Para perempuan membentuk kelompok untuk mendapatkan uang tunai dengan membantu mengolah lahan milik warga desa.Perempuan memainkan peran penting dalam mengelola rumah tangga dan mencukupi penghasilan keluarga. Perempuan biasanya bangun dini hari lalu mengerjakan pekerjaan rumah tangga sehari-hari, dengan demikian, pada pagi hari mereka bisa pergi berladang. Pada siang harinya, mereka bekerja di lahan yang perlu dibersihkan untuk kemudian diolah tanahnya oleh para suami. Para perempuan di Bogoran membentuk kelompok jika ada orang yang ingin menyewa mereka untuk membersihkan atau mengurus lahannya. Mereka mendapatkan Rp9.000 per orang per hari sebagai upah, tetapi upah tersebut tidak dibayarkan langsung. Upah harian itu ditabung dan pemilik lahan memberikannya dalam bentuk lump sum. Para perempuan menganggap cara pembayaran ini sebagai suatu bentuk tabungan yang bisa digunakan untuk hari raya, misalnya lebaran. Sebulan sekali, mereka pergi ke pasar untuk menjual panenannya dan membeli kebutuhan rumah tangga serta peralatan pertanian untuk pembersihan lahan. Mereka membeli pakaian hanya setahun sekali, biasanya menjelang lebaran. Permintaan pasar mempengar uhi jenisjenis tanaman yang diusahakan para petani. Pada pertengahan 1990-an, ketika kopi harganya sangat tinggi hingga mencapai Rp15.000/kilogram, banyak keluarga yang menanam kopi di lahan hutan rakyat. Ketika harganya turun drastis hingga Rp3.000/ kilogram, masyarakat membabat tanaman kopi mereka dan menggantinya dengan salak yang harganya lebih stabil.
Penyerahan tanggung jawab atas lahan hutan selama ini dibebankan untuk daerah yang sangat luas dan secara umum tidak disesuaikan dengan kekhasan bentang alam dan kebutuhan masyarakat setempat. Lebih jauh, terdapat sebuah keyakinan kuat, sekalipun keliru, bahwa hutan yang ada sanggup mencukupi segala kebutuhan sebuah perusahaan konvensional untuk menghasilkan keuntungan ekonomis, mengakomodasi tingginya tekanan penduduk, sekaligus menyediakan jasa lingkungan.
========================================================================
TUJUAN:
Dalam teks tentang perempuan di Bogoran, berapa upah harian yang diterima setiap orang untuk membersihkan atau mengurus lahan? Item yang disertakan tidak berperan dalam latihan ini.

BAHAN YANG DISEDIAKAN:
========================================================================
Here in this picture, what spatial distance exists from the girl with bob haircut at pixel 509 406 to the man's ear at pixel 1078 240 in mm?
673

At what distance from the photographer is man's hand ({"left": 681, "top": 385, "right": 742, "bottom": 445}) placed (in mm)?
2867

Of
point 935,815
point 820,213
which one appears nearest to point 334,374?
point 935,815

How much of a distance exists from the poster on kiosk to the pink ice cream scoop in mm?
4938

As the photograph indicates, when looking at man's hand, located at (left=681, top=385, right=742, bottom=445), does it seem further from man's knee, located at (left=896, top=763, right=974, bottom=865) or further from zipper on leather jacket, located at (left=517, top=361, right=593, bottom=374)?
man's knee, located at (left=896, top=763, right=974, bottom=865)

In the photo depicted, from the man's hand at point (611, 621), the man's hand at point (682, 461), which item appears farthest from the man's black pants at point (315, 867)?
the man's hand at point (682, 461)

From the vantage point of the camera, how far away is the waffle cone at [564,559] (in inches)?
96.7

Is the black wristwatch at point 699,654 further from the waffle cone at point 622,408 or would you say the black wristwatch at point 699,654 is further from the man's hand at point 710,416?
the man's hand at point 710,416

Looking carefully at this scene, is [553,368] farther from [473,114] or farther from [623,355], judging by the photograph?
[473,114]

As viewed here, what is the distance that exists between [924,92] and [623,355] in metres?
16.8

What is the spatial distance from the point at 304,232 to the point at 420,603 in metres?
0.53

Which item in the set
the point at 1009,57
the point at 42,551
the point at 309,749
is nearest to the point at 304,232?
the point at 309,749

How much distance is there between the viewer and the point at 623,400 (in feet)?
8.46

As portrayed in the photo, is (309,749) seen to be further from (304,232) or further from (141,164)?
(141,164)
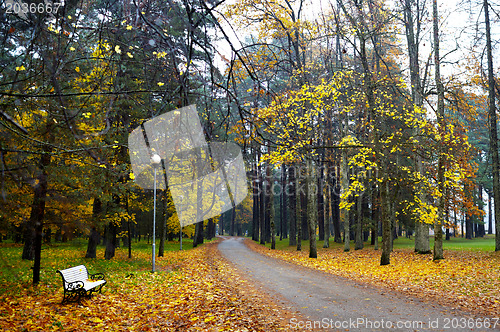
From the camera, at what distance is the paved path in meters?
5.52

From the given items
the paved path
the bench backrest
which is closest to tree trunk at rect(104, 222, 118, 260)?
the bench backrest

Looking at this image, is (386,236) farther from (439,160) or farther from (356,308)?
(356,308)

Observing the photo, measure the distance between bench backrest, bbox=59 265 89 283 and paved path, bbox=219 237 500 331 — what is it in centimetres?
497

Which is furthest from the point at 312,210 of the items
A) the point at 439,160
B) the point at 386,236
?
the point at 439,160

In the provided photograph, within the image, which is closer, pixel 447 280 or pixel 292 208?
pixel 447 280

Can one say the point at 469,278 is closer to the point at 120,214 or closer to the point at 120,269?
the point at 120,269

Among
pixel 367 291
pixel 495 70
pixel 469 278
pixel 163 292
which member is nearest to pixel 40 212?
pixel 163 292

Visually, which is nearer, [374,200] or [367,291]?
[367,291]

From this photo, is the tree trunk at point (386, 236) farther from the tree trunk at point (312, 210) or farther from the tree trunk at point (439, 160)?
the tree trunk at point (312, 210)

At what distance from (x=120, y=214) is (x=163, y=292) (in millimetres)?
7360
========================================================================
HASIL LATIHAN:
Setiap orang menerima Rp9.000 per hari.